It’s Christmas, and Santa is here! He’s got his list and he’s about to see who’s been naughty or nice this year. While on his way out of the North Pole, he comes across some turbulence, and he loses his list. Rudolph tried his hardest, but to no avail.

Santa is in trouble. Without his list, it’s going to take ages to visit every house in every neighbourhood, then go down the chimney to see who’s been nice or naughty. However, Santa reasons that if a neighbourhood is generally full of bad kids, he can skip them, for now, and give gifts elsewhere.

In this alternate universe, Santa is, luckily, a Bayesian statistican. Santa decides he is going to use Bayesian inference to guess the number of naughty kids.

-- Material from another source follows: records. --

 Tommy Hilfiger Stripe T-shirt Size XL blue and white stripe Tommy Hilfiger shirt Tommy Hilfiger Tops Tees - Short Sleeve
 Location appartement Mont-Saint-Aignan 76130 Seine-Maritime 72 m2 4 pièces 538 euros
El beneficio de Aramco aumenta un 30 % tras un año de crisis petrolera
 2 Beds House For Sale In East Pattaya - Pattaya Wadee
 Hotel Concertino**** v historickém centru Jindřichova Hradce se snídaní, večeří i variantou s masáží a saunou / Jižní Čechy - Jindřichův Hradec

It’s going to be a long night, but one that’s hopefully salvaged by Bayesian methods!

If you have…

  • 30 seconds: Bayesian inference is driven by this equation:

$$P(B\vert A) = \dfrac{P(A\vert B)P(B)}{P(A)}$$

Unlike frequentist methods that try to make point estimates of parameters, Bayesian methods are driven by estimating distributions of parameters.

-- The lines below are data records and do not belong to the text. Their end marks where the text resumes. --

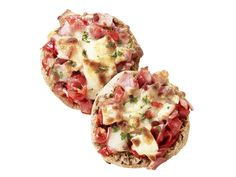 Ellie's English-Muffin Breakfast Pizza : Ellie uses ripe tomatoes, fresh basil and part-skim mozzarella to give this portable breakfast dish Old World Italian flare. Top the toasty mini-pizzas with chopped Canadian bacon and a drizzle of olive oil. English Muffin Breakfast, English Muffin Pizza, Breakfast Pizza, Breakfast Dishes, Breakfast Time, Breakfast Ideas, Breakfast Healthy, Health Breakfast, Italian Breakfast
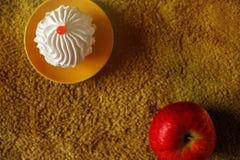 Bolo delicioso em um fundo verde com maçã Fotografia de Stock Royalty Free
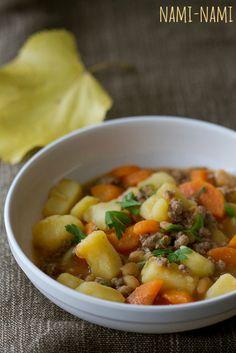 Jaheda ilma õhtusöök köögiviljade, baked beans oakonservi ning veisehakklihaga.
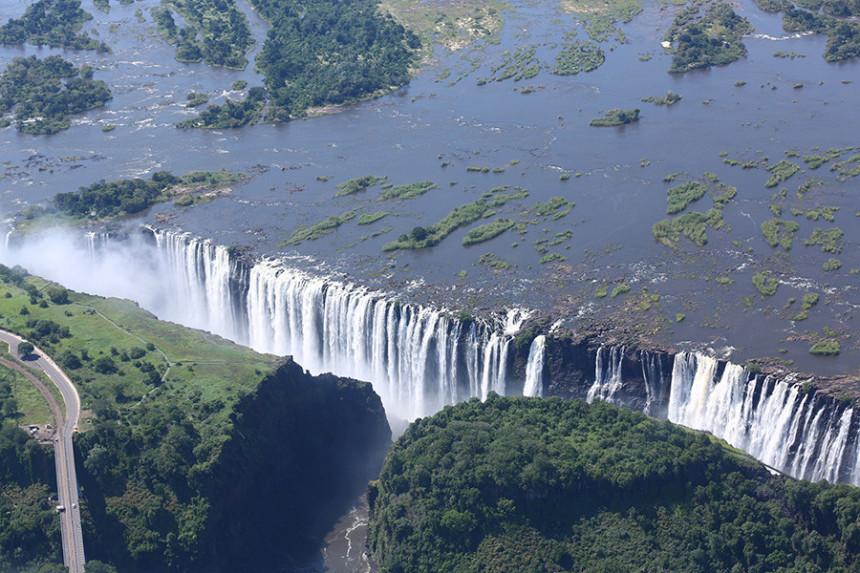 Presušili Viktorijini vodopadi zbog suše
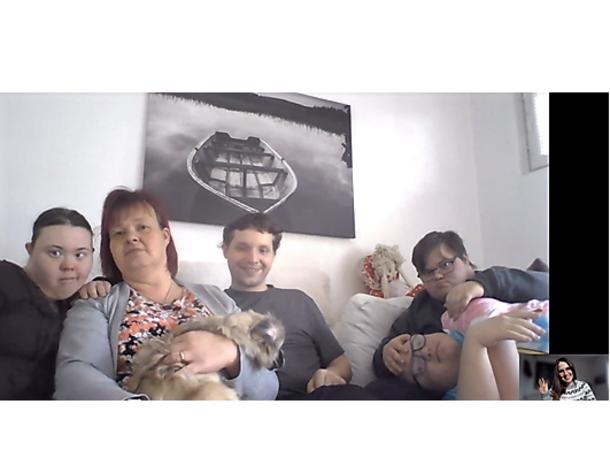viisi ihmistä ja koira sohvalla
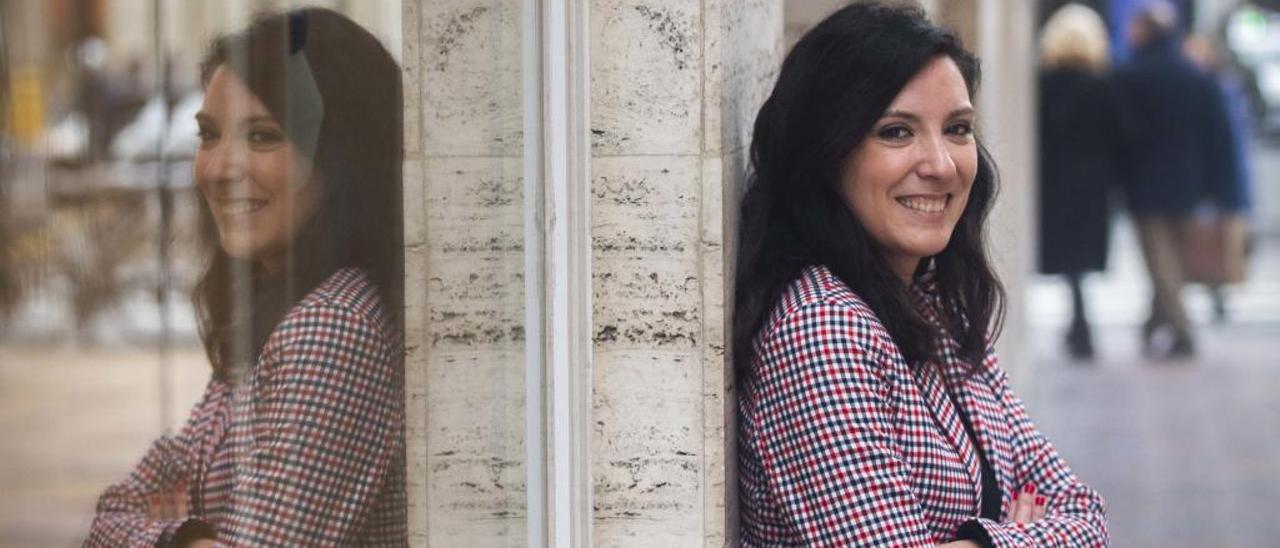 """Mamen Gómez : """"Escribo de una forma muy sincera porque no pienso en el lector"""""""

  • 15 minutes: It’s a long one, but hopefully it’ll be worth it. This post will discuss the basics of Bayesian inference, and how we can use the pymc3 library for statistical computing.

NB: I would not consider myself an expert in Bayesian statistics, and I’ll provide a list of references at the bottom.

# import some stuff
import pymc3 as pm
import matplotlib.pyplot as plt
import numpy as np
from scipy.stats import gaussian_kde, norm, bernoulli

plt.style.use("bbc") # https://github.com/ideasbyjin/bbc-plot ;)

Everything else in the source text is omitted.